/grn-nextflow

Boostdiff workflow

Primary LanguageRMIT LicenseMIT

DGRN-Benchmark

Installation Instructions

  1. Install nextflow with the following command (can be moved to any directory you want): (requires Java version 11 or higher)
curl -fsSL get.nextflow.io | bash
  1. Install singularity (https://docs.sylabs.io/guides/3.0/user-guide/installation.html) Note: Singularity images will be created when executing the pipeline. These are automatically stored in a cache in the nextflow work directory AND in your home directory. The singularity cache directory can be changed from the home directory to any directory via the environment variable SINGULARITY_CACHEDIR in your .bashrc
  2. Clone the grn-benchmark repository and navigate to it:
git clone git@github.com:bionetslab/grn-nextflow.git && cd grn-nextflow
  1. Go into nextflow.config and change the parameter singularity.runOptions to the folder that contains your nextflow work directory and the folder that will contain your results folder (user-defined at start of pipeline). If they are separate folders, use a comma separated list

Now you are set to run the benchmark!

Running the shiny application

Relevant if the files are linked as symbolic links: create a hard copy of the files. If you want to run the resulting shiny app saved in example_pipeline_output, use (change $RESULT_DIRECTORIES to all result output directories of the pipeline in output):

cp -rL example_pipeline_output output && cd output
singularity pull docker://nicolaimeyerhoefer/shiny_app
singularity exec --bind=./app:/app/,./data:/data/,./$RESULT_DIRECTORIES/:/$RESULT_DIRECTORIES/ ./shiny_app_latest.sif 'app/run_shiny.sh'

TODO: Adjust pipeline so the first copying step is not necessary! (Needed atm because pipeline only creates symlinks)

Interpretation of computed networks of Inter-Net Xplorer

See this pdf Network Explanation

Running Inter-Net Xplorer

This section describes piece by piece how to run this pipeline. Examples will be provided along the way and at the end of this section.

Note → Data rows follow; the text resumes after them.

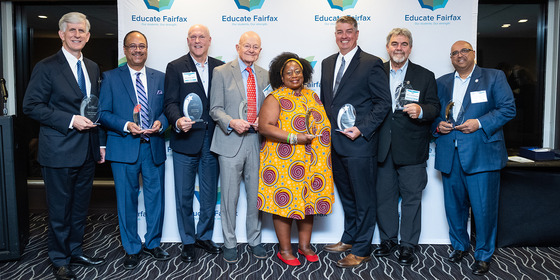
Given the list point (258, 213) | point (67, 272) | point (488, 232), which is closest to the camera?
point (67, 272)

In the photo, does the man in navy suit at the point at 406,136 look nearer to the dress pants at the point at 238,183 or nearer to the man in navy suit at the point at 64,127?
the dress pants at the point at 238,183

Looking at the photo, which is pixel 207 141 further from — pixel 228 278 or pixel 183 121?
pixel 228 278

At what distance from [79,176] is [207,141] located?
1086 millimetres

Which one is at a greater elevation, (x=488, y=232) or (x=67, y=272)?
(x=488, y=232)

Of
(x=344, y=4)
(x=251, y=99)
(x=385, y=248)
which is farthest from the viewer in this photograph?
(x=344, y=4)

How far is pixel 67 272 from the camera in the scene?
10.3 ft

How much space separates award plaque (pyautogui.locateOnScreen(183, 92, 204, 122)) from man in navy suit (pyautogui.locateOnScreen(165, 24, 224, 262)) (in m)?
0.14

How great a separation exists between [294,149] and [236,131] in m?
0.55

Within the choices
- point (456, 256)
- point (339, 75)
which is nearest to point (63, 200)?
point (339, 75)

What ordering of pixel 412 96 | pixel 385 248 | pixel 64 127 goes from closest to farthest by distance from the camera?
pixel 64 127 → pixel 412 96 → pixel 385 248

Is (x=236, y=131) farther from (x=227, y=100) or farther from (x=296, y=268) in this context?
(x=296, y=268)

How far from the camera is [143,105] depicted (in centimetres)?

1) Running the nextflow pipeline:

To run the the nextflow pipeline use the following command and swap out the parameters to fit your needs. The next sections go over the paramters in detail

${path_to_nextflow}/nextflow run main.nf --tools=${tools_to_run} --mode=${data_mode} --input=${data_input} -params-file ${config_file} --publish_dir=${output_data_path}

2) Setting the --tools paramter:

The --tools parameter needs to be set to identify the tools that are used in the pipeline. Current available tools are:

The --tools parameter needs to be set as comma separated list. For example, if you want to use boostdiff and grnboost2 you need to set --tools=boostdiff,grnboost2

3) Setting the --mode parameter:

The --mode parameter needs to be set to identify the data that you are using. Currently availabe modes are seurat, tsv and anndata.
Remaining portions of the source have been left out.